Selection
※
MARION: For years I’d had a desire to write a book. Didn’t know on what, just knew I wanted to do it. Finally I found a story and took a year to write it. It’ll probably never get published, but I look at it as my training ground. I wrote another three or four still unpublished and not quite finished stories. Then I was told by Christine Lindsay, who was part of our International Christian Fiction Writers blog, about Pelican Book Group’s “Passport to Romance” call for stories. I looked at all the places they wanted stories and chose Helsinki, because I’d been there. I wrote and submitted my story, Blueberry Eve, and they contracted it and published it as Helsinki Sunrise. I went on to write another two stories in that line. During that time, Autumn Macarthur contacted me via email (that happened to be the year I was in Finland for Christmas and had just visited Lapland). She said a group of authors led by Valerie Comer (rem: love her stories!) were putting a boxed set together called Splash!, and they wanted stories set on water and would I consider writing one set in Africa. I immediately thought of the mighty Zambesi River and the Victoria Falls and said, “Yes!” Orphaned Hearts was my first Indie publication. The second one was with the next boxed set that was formed out of that first group and published for Christmas. I wrote Poles Apart for that set and as I said before, drew heavily on my experiences from a few months before. Since then I’ve published another 16 Indie novels and novellas, one non-fiction book, and four poetry books. I love it in Indieland.
rem: Yes, me too. I’ve not ventured beyond the borders of Indieland! What are your top 3 recommendations for a new writer? What 3 things would recommend not doing?
MARION: DO: 1. Learn the craft. 2. Get a good editor. 3. Get a good cover designer. (Of course, the last one only applies if you’re indie publishing.)
DON’T: 1. Don’t be in a hurry to publish. 2. Don’t be in a hurry to publish. 3. Don’t be in a hurry to publish.
rem: So true, all of them. How do you choose your characters’ names?
MARION: Sometimes they just spring to mind. Other times I’ll scour baby name websites (LOL, or troll through friends and friends of friends’ names on Facebook).
rem: Haha! to trolling Facebook for names! I may or may not do the same thing… Do you think of the entire story before you start writing?
MARION: Ha, no! I’m a total pantser. I usually know where I want to start, what I want to happen in the middle, and how I want it to end. But what goes between there, my characters take the lead.
rem: Yup! Me too! Pantzer all the way. Tell us a little about your latest book? What is your current project?
MARION: Currently I’m writing Choose Me, book 4 in the Chapel Cove Romances. Writing has been slow on this one due to a lot of interruptions in my life at the moment, but hey, I’m getting there … one word at a time. I don’t have a blurb yet, but I do have a tagline: The one thing he wants most in the world, she can’t give him.
※
Exercise set
• 1. Summarize the interview in two sentences.
• 2. Reproduce the interview word for word from "MARION: DO: 1." to "names on Facebook).".
The data that comes next is separate material and has no connection to the interview.

Given information
※
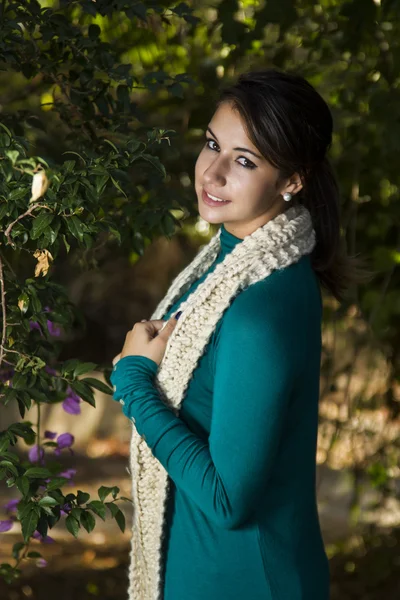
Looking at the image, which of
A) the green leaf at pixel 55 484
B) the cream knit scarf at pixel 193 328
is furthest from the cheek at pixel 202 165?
※
Task responses
• 1. After writing several unpublished stories, Marion had Helsinki Sunrise published by Pelican Book Group, and an invitation to join the Splash! boxed set led to her first Indie publication, Orphaned Hearts, followed by many more Indie books. She advises new writers to learn the craft, get a good editor, and, if indie publishing, get a good cover designer, and not to be in a hurry to publish; she calls herself a total pantser and is currently writing Choose Me, book 4 in the Chapel Cove Romances.

• 2.
MARION: DO: 1. Learn the craft. 2. Get a good editor. 3. Get a good cover designer. (Of course, the last one only applies if you’re indie publishing.)
DON’T: 1. Don’t be in a hurry to publish. 2. Don’t be in a hurry to publish. 3. Don’t be in a hurry to publish.
rem: So true, all of them. How do you choose your characters’ names?
MARION: Sometimes they just spring to mind. Other times I’ll scour baby name websites (LOL, or troll through friends and friends of friends’ names on Facebook).